The 26-year-old Angle has a prime opportunity in front of him to make an immediate impact with both the Orioles and your fantasy team this season. With Markakis’ Opening Day status now in doubt, the O’s will use the collective group of Angle, Endy Chavez, Jai Miller, and Nolan Reimold to fill in the blanks of left and right field and the DH slot. The O’s like Reimold and he should be given one of those spots fairly regularly so long as he doesn’t totally bomb coming out of the gate. But that still leaves two possible openings.
Miller will warrant consideration, but the 27-year-old who was just DFA’d by the hapless A’s (and then flipped to Baltimore for cash considerations) has a long way to go. Sure, he’s got strong power potential — he hit 32 HR last year in Triple-A — but he also whiffed 37.7% of the time. In fact, his K% hasn’t been under 30% since 2009. He’s shown he can draw a walk some of the time, but don’t the O’s have enough of that big power/big whiffs capability in Mark Reynolds and Chris Davis?

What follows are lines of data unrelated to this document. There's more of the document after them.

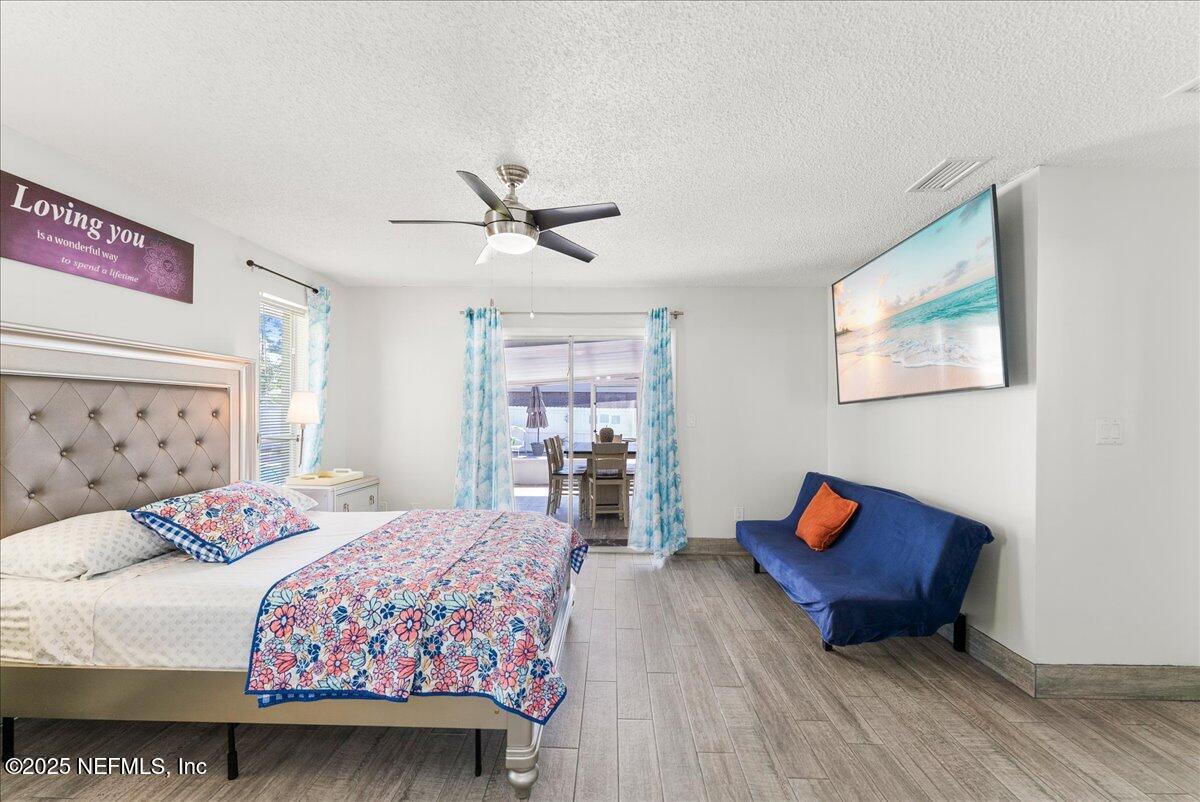 3943 Eunice Road Jacksonville, FL 32250 - Photo 15 of 49 a bedroom with a bed and wooden floor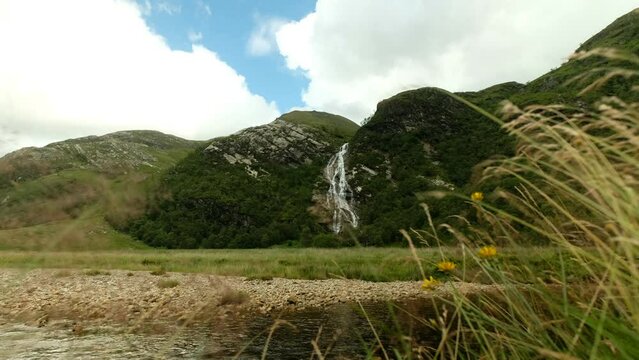 A tall distant waterfall, runs calmly along the mountain creek, as seen through some green grass in the foreground in a windy summer day. a 4K video clip. Ben Nevis, Scotland.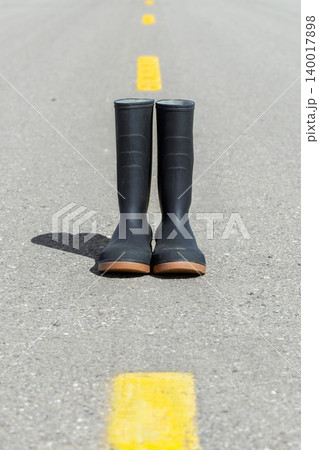 Tall rubber boots on the asphalt highway with yellow line. Tall rubber boots on the asphalt highway with yellow line. 140017898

Then there’s good ol’ Chavez — he’ll be 34 years old come February, is a good defensive outfielder, but is light on both power and speed. Maybe at one point he was a solid option for a good stretch of time, but with a career .313 OBP and very little to contribute offensively, he’s not the type of guy Buck Showalter wants in the lineup every day. He’s not the type of guy anyone wants in the lineup everyday.
Angle, who in addition to playing the outfield also spent this winter learning second base at the O’s instructional camp, presents the best possibility amongst the remaining three to stick around long term. He’s just entering his prime right now, has posted solid OBP totals throughout his time in the minors, and shows exceptional speed and sensibility on the bases (82.9 SB% which includes a 10-for-11 in his short stint in the majors last year). His speed helps his range in the outfield and he has a fairly decent arm. And given the injuries that have hit Brian Roberts in the past, Angle’s new-found ability to play second gives him that super-utility quality that managers love.
The speed also works to Angle’s advantage given the current make-up of the Orioles’ lineup. Adam Jones may have 20 SB potential if he can just lick the injury bug that always seems to bite him throughout the year, but outside of that and a declining Roberts, the O’s don’t have much in the way of speed. Angle could easily fill that void.
Keep an eye on the Oriole’s camp this spring as this situation probably won’t be fully resolved until closer to the start of the season. Watch how Showalter mixes around his lineups and split squads. With potential multi-positional eligibility and good speed, Angle just might be a great late round steal this season.